Como sabemos, as coisas dão bastante errado e William se torna um dos chefões que enfrentamos ao longo do jogo, em variadas formas e estágios. Mr. X, uma das bioarmas mais poderosas da Umbrella, não vai deixar Leon e Claire respirarem em paz por nenhum segundo. A narrativa, como um todo, consegue fazer o trabalho de explicar o que está acontecendo – embora haja partes nitidamente apressadas, com um súbito corte do feeling do momento, principalmente no final das duas campanhas.
As novas vozes da dupla também não convencem muito, principalmente a de Leon. Nick Apostolides não consegue entregar a mesma performance espetacular que Matthew Mercer (antigo dublador de Leon); seja pelo próprio roteiro ou por não passar total confiança no papel. No geral e em demais personagens, temos um bom equilíbrio dentro das expectativas, com momentos ligeiramente memoráveis. Porém, fica claro para não esperar nada muito espetacular ou hollywoodiano do roteiro e narrativa.
Sobre os ombros
Quando anunciado, havia especulações sobre câmera fixa, primeira pessoa (ao estilo RE 7) e todo tipo de rumor possível. A aposta mais segura (e certeira) era recorrer onde mais a franquia mais triunfou: com a visão sobre os ombros. Assim como milionário e mil vezes portado Resident Evil 4, o remake se passaria como uma experiência completamente nova, além de contar com gráficos fotorrealistas empoderados pela RE Engine. A mecânica de tiro e combate seguem os moldes de suas inspirações na trilogia moderna (4, 5 e 6) com significantes melhorias. Todas as ações possuem um certo peso e feeling, assim como cada arma individualmente. Os inimigos – apesar de lentos e burros – são altamente resilientes, te obrigando a racionar munição… como um verdadeiro survival horror.
Os zumbis podem ser partidos no meio e ter seus membros arrancados, tudo em prol da estratégia de saber manejar os recursos. O inventário limitado também se faz presente, junto com o medidor de vida clássico, itens de vida, máquina de escrever para salvar o jogo e baú para guardar os itens – como nos velhos tempos. O mapa também tem papel primordial na exploração, sendo necessário tentar abrir cada porta e decorar certos caminhos e atalhos para realizar os objetivos com mais agilidade. Implementações de qualidade de vida também foram super bem vindas: o mapa fica marcado com itens que você não pegou e com cores indicativas se ainda há algo para ser explorado em cada área.

++++++++++

## QUESTÕES:
(A) Segundo o trecho, quem era o antigo dublador de Leon?
(B) Liste todos os recursos que, de acordo com o trecho, estão presentes no jogo "como nos velhos tempos".
(C) Dê sequência ao trecho sobre o remake de Resident Evil a partir do ponto em que ele termina.

## MATERIAL FORNECIDO:
++++++++++

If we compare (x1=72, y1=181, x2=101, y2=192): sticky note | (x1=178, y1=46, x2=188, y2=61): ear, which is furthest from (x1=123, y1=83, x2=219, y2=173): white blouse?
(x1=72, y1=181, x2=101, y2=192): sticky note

++++++++++

## RESPOSTAS POR TAREFA:
(A) Matthew Mercer.

(B)
- Inventário limitado
- Medidor de vida clássico
- Itens de vida
- Máquina de escrever para salvar o jogo
- Baú para guardar os itens

(C)
Levando isso tudo em conta, assumo dizer que haverão partes de desespero, agonia e frustração por ter que passar numa sala cheio de zumbis e não ter uma bala sequer ou uma ervinha para recuperar um pouco o HP. Some isso ao fato do Mr. X começar uma perseguição interminável e se tem a fórmula perfeita do terror. Falando nele, mesmo que o personagem aja como um inimigo caçador imortal, não espere nada como o Xenomorph em Alien: Isolation – há lugares que ele não pode entrar e é bem tranquilo de tirar proveito da inteligência artificial, quebrando a tensão em alguns momentos.
Porém, não abaixe a guarda e preste atenção nos passos ao seu redor. O jogo foi gravado com áudio binaural 3D, tornando tudo mais imersivo. Em suma, o gunplay é ótimo, os zumbis são aterrorizantes e o Mr. X é um filhote de Satanás. Exatamente como eu esperava.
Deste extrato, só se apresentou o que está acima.